What to work on:
Continue the account of a sleepless, queasy night at Rhodes University below, picking up after its last sentence and ignoring the data that follows it.

+++ Given passage

How to vomit (without really trying)
by Nick van der Leek
I met Glory, a journalist from Zambia, last night. If I was a smoker I would have tentatively sucked on a ciggie while listening to her talk about Life in Lusaka. Instead, I kept popping one more morsel of food into my mouth. An olive, then a piece of salami, then a wobbly white egg, then a green onion ball (soaked in vinegar), then some cheese, then - OK, you get the picture.
I got to the pictures proper half an hour after they started, but it didn't seem to matter. Movie (Thank you for smoking) was just a diversion, and then I headed back to New House. I passed Mushy Peas in the street (outside The Rat) and, since she had her back to me, gently prodded her midriff to say 'Hi/Bye'. I happened to be on the phone too.
Then something truly awful happened. I went to bed before 11pm on the Rhodes University campus, and I couldn't sleep. Just felt *&%#ing queasy. Now imagine this: you've had one whiskey all day (so it's not about brain numbing alcholism), and you're lying in bed, and you suddenly find yourself on an express elevator - falling down. Think Virgin Mobile, but going in the opposite direction.
I wobbled, egglike, to the bathroom, and - forgive me for being descriptive here - urinated poo. Yes, urgh! (It's at times like these that the intentions of the writer making these public disclosures do become unclear - I admit it's a pertinent question: are you supposed to know this stuff?)*
What followed were massive waves of nausea, as an eggy, olivetti, pastry and onionised soup created a new brand of beer (Vomit Lager)in my gut.
Back in bed, the world began to spin, and I am not exagerrating: I thought I was going to die. I thought of crawling to reception and croaking: 'call an ambulance'.

++++++
+++ Data provided

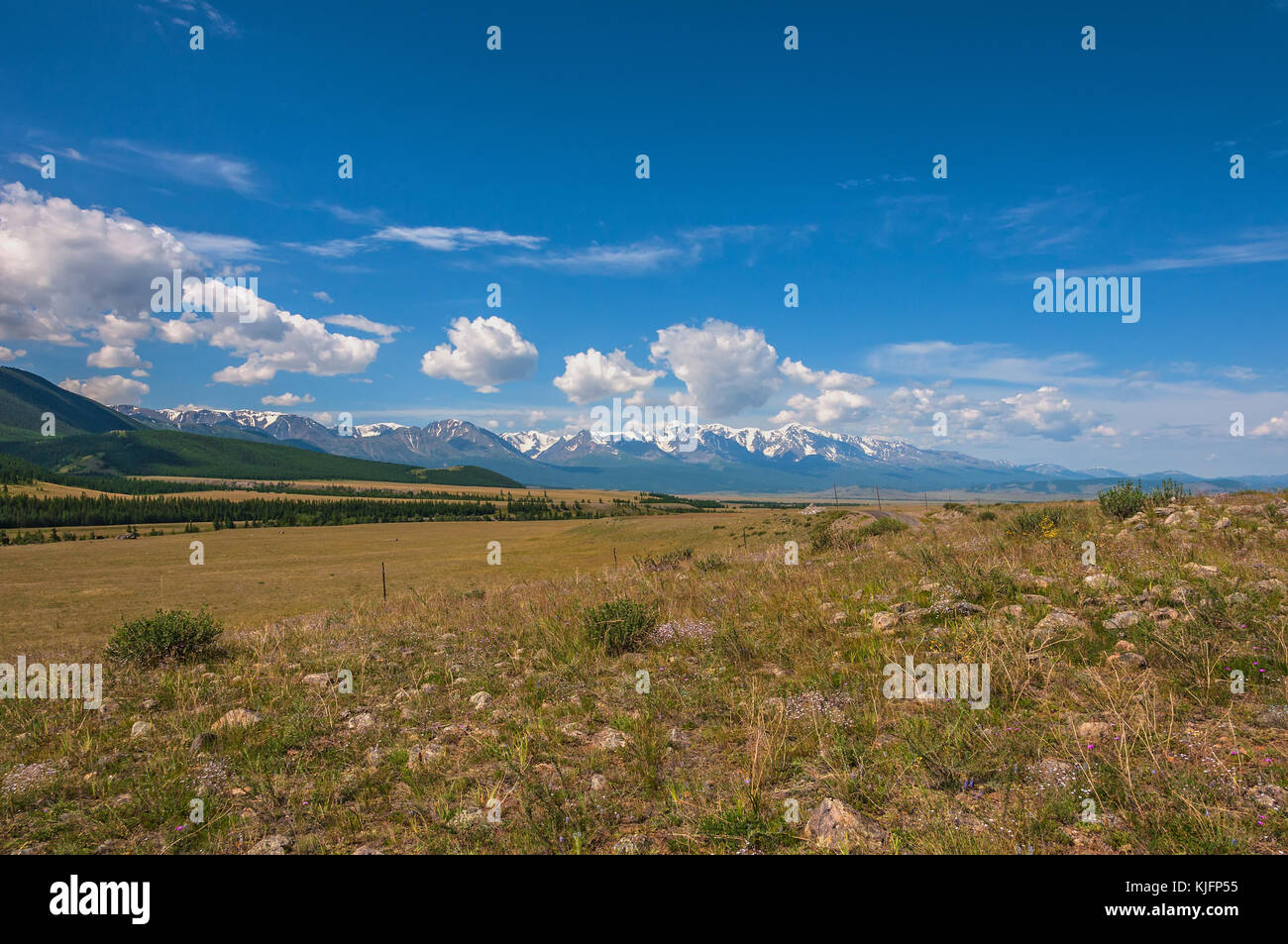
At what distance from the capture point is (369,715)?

++++++
+++ Data provided

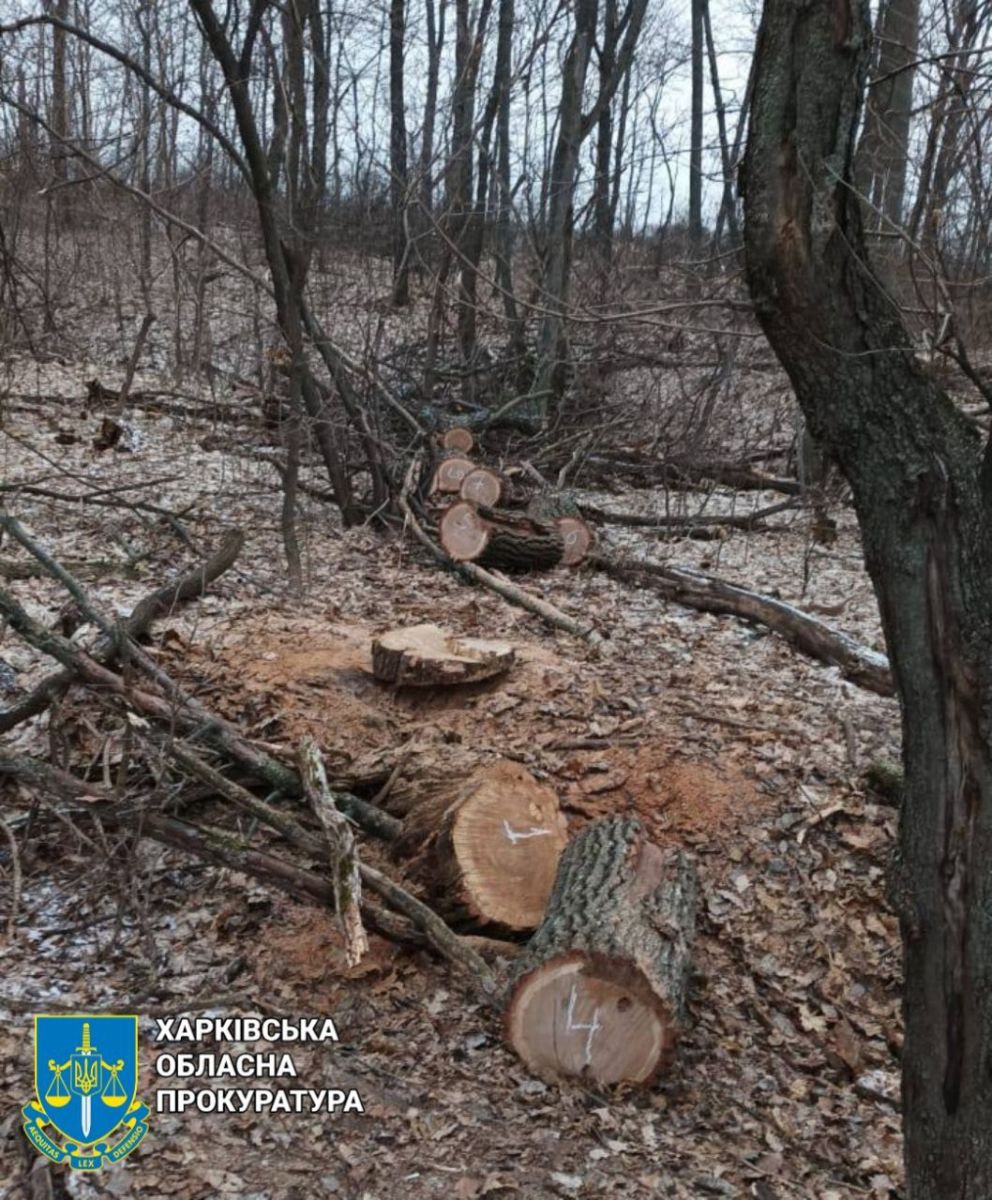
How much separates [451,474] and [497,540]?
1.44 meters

++++++
+++ Data provided

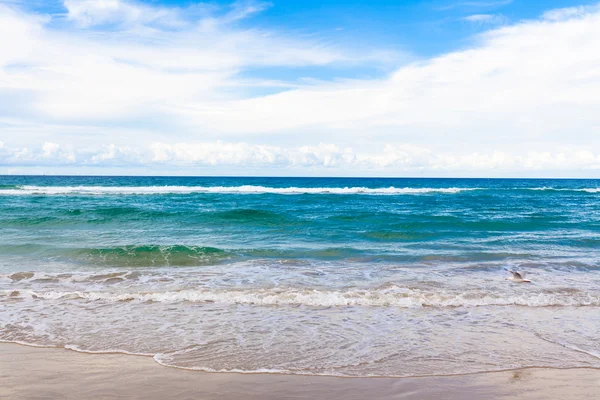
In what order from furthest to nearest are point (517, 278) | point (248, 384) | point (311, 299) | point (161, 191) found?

++++++

Response to this exercise:
The fugue continued, and then I got that taste on my tongue. The salty liqurice snake, coiling, and poisonous, on the back of my tongue. I flew out of bed, like Pinochio on strings, and crouched over a bin with its white plastic liner. And then my throat and stomach contracted. A small cough of air slipped out of my mouth, with the smallest croak, of pain. Then it happened again - a convulsion but no liquid voiding. It's extremely painful. If you've seen The Hole, then you know, a dehydrated person can die from basically tearing their stomach to pieces as the body attempts to pump out a poisonous swarm of bacteria infested beer.
Finally I went from crouching position to almost upright (a quick nod to the evolution of ape to man - theoretically apes spent a lot of time hungover, hence their posture). I sipped some water (conscious that some evil Stephen King bacterium might be swimming like a thin green snake, once again, into my fragile system.
This time the wave of nausea sent me scrambling to the white toilet, and my throat stretched into a moist conduit. Along this membrane, about 6 full cups of noxious beer, with clumps of you don't want to know what, poured into a new, and if my say, fairly pristine, reservoir.
I flushed the brew into the sea, and skin, prickled by cold licks of air, hobbled back to bed.
Somehow I managed to get 4 and a half minutes of sleep. I emerged this morning, only able to walk quite slowly, and all processes functioning at a decelarated rate. It still feels like a number of small cactusses are bursting internally, making me feel cold and prickly and sore headed.
Going to head back to PE tonight instead of early Saturday morning. I can only imagine how amplified the above experience would have been if I had added a few more whiskies, and The Rat and Parrot to it. The RAP is a near death experience even when the beer that is served is brewed by Heineken, and consumed - naturally enough - by Rhodents.
*My guess is I am still suffering from juvenile male teenage syndrome (JMTS), a condition characterised by boasting about grotesque achievements associated with the lower body functions.